An optical laboratory mechanic is in charge of the machinery used to grind, cut, and polish lenses. He or she may be responsible for the assembly of frames and other optical components. There is a lens molding process that is performed by this position and it includes using a template to form the shape of the lens, operating machinery that coats the lens, and using grinding tools to finish shaping in order to fit the lenses in a frame. A minimum of an associate's degree may be required.


Dental mechanics work closely with dentists to assist in manufacturing, preparing, or fixing replacement teeth and natural teeth. They are familiar with the equipment needed to set molds of teeth that a dental prosthetist has made a plaster impression of. A dental laboratory mechanic may also be responsible for various repairs and alignments of dentures. Some offices only require that this position has a high school diploma or equivalent certificate and extensive training in the field.

A medical laboratory mechanic sometimes works with equipment that tests various bodily fluids and tissues.

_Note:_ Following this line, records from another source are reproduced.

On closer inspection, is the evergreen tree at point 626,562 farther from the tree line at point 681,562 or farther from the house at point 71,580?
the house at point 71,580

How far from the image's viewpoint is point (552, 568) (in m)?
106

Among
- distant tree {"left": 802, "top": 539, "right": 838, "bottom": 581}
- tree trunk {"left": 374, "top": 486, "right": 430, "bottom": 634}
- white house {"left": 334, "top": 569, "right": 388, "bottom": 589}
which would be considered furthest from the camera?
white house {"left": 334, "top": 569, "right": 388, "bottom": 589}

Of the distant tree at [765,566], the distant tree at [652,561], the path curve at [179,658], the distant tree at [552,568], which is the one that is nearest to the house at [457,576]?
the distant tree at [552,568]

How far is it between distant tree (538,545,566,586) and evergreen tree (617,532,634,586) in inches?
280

They are responsible for overseeing testing and other laboratory work. In addition to observing and reporting, they may be in charge of preparing specimens for analysis by other professionals. This profession requires specific training in the field and academic coursework may include pathology, immunology, microbiology, and other sciences.

There are many engineering fields that use a laboratory mechanic to assist senior engineers including mechanical, aerospace, civil, or electrical engineering companies. A mechanic in this case often performs a wide range of duties including drawing preparations, product evaluation, repairing or adjusting equipment, and product cost analysis. Most companies may require that candidates for this position are certified by an engineering association and have at least an associate's degree in the field.